#### [The request]
Skip every line before the one containing "What is the measured", then copy that line and the rest of the entries below exactly, through the last line.

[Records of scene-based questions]

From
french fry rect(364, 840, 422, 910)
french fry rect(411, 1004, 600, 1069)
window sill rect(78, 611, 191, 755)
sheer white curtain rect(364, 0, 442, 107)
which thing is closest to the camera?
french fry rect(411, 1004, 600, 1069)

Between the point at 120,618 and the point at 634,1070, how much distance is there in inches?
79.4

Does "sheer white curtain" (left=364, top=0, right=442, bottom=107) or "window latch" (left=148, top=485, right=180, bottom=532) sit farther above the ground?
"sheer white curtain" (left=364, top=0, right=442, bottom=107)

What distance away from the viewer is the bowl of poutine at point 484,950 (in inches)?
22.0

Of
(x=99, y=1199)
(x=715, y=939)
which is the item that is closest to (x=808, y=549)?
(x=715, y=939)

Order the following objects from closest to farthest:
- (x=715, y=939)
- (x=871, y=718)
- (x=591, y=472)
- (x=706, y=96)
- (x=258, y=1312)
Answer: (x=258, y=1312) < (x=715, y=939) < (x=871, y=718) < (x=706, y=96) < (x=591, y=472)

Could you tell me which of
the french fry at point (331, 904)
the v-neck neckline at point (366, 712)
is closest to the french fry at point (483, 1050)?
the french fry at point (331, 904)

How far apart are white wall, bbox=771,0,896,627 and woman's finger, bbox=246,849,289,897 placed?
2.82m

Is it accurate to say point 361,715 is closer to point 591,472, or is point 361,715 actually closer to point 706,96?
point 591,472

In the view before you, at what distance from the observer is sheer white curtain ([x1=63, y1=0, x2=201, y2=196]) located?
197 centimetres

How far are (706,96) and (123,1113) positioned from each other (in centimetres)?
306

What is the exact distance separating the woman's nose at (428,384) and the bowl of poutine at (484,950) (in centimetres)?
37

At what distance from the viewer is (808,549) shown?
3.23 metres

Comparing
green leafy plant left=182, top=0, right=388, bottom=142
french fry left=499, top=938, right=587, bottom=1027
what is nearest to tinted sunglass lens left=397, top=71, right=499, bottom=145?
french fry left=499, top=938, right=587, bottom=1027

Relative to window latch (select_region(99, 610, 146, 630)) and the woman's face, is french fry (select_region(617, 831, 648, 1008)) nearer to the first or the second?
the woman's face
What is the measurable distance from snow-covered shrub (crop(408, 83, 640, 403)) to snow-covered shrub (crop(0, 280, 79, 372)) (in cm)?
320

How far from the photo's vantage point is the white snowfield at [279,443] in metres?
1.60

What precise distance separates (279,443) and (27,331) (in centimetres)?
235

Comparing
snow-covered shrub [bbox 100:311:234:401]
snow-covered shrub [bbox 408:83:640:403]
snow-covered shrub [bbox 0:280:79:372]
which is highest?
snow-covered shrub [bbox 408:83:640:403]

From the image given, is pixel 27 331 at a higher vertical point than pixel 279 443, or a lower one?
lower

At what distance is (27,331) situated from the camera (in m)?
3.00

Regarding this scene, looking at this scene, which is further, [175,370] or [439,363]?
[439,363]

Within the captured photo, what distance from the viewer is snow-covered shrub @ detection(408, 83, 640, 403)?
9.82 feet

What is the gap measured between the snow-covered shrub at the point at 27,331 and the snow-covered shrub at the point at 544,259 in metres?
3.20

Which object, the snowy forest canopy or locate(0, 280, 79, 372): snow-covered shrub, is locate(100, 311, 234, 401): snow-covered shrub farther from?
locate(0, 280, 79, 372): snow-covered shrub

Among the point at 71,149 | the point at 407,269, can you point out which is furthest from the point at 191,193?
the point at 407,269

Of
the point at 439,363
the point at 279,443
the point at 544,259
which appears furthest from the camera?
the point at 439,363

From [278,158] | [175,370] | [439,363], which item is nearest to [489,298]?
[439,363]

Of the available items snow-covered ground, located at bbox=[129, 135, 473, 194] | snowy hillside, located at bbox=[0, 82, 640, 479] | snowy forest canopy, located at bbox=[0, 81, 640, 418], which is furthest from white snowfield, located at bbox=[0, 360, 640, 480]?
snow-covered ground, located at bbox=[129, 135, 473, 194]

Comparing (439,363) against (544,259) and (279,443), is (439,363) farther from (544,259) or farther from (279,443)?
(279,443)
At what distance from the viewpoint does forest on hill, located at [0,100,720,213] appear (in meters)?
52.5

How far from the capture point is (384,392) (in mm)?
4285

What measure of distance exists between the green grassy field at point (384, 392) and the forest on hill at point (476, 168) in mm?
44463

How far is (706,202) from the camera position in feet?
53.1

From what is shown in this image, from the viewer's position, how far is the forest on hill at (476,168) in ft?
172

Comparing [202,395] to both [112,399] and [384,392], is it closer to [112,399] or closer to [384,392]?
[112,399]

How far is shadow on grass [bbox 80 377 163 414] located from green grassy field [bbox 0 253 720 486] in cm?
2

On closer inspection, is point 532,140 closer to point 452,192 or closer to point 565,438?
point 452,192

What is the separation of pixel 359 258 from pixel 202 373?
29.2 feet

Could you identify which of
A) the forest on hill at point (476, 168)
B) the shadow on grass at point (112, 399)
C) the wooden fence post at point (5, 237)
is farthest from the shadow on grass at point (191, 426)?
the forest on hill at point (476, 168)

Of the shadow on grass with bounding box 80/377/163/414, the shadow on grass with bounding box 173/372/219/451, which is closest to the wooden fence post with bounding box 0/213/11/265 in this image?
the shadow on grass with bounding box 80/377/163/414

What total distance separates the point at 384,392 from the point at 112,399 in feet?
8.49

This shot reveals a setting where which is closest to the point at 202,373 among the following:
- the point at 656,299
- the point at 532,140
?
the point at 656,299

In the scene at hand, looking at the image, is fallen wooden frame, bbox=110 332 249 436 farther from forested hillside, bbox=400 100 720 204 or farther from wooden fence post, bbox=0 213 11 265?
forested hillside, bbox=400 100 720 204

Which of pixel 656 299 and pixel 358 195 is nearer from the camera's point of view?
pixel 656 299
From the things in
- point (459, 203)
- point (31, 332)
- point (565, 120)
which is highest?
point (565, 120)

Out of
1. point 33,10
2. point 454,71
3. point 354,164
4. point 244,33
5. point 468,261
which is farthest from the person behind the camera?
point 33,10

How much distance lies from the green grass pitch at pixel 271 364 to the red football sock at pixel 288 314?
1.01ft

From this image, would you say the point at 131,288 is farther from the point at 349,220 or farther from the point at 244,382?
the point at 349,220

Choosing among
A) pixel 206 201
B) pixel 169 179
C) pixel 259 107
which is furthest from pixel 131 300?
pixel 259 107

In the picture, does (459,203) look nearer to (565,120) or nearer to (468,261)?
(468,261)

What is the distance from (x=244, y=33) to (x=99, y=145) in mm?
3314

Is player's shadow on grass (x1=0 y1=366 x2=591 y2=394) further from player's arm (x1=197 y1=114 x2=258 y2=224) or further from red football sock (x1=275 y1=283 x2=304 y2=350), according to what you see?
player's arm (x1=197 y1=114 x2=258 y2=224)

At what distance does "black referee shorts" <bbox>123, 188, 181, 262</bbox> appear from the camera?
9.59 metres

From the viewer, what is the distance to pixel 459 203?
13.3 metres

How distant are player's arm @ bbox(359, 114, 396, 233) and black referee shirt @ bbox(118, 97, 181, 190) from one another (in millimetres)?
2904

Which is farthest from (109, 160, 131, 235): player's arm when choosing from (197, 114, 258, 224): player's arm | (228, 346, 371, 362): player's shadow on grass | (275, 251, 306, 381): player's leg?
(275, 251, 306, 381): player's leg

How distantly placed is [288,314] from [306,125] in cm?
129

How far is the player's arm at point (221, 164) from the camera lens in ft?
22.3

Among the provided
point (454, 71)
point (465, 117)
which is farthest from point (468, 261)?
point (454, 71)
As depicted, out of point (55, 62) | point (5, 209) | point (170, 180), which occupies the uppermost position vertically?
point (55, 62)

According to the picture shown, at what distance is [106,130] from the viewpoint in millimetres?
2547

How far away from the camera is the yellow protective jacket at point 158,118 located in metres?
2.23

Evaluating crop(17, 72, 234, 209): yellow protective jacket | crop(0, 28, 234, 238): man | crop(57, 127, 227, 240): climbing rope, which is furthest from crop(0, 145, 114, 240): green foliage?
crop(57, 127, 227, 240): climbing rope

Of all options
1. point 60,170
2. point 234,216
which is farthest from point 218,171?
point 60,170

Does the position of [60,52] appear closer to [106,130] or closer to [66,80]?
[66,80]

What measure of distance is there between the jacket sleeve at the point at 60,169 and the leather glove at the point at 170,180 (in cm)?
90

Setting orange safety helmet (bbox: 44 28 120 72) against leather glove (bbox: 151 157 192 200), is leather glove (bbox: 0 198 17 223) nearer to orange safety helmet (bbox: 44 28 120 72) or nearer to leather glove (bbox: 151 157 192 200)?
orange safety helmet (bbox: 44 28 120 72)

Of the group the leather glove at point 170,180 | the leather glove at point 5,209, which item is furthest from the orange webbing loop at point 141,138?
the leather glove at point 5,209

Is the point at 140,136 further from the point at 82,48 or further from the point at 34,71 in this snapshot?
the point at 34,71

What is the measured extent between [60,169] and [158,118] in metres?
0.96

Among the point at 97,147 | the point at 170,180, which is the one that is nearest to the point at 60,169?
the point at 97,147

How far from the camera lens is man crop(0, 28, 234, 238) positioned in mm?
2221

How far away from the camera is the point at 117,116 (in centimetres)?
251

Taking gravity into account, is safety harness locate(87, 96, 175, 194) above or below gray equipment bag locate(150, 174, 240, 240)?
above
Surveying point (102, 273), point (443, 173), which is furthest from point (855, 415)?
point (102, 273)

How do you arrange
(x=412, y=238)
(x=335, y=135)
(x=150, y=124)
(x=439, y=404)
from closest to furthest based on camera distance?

#### [Task answer]
What is the measured extent between [60,169] and [158,118] in metres?
0.96

Among the point at 97,147 | the point at 170,180, which is the one that is nearest to the point at 60,169?
the point at 97,147

How far from the camera lens is man crop(0, 28, 234, 238) positioned in mm?
2221

How far away from the camera is the point at 117,116 (in centimetres)?
251

Taking gravity into account, is safety harness locate(87, 96, 175, 194) above or below gray equipment bag locate(150, 174, 240, 240)?
above
Surveying point (102, 273), point (443, 173), which is furthest from point (855, 415)?
point (102, 273)

How do you arrange
(x=412, y=238)
(x=335, y=135)
(x=150, y=124)
(x=439, y=404)
from closest to furthest based on camera distance?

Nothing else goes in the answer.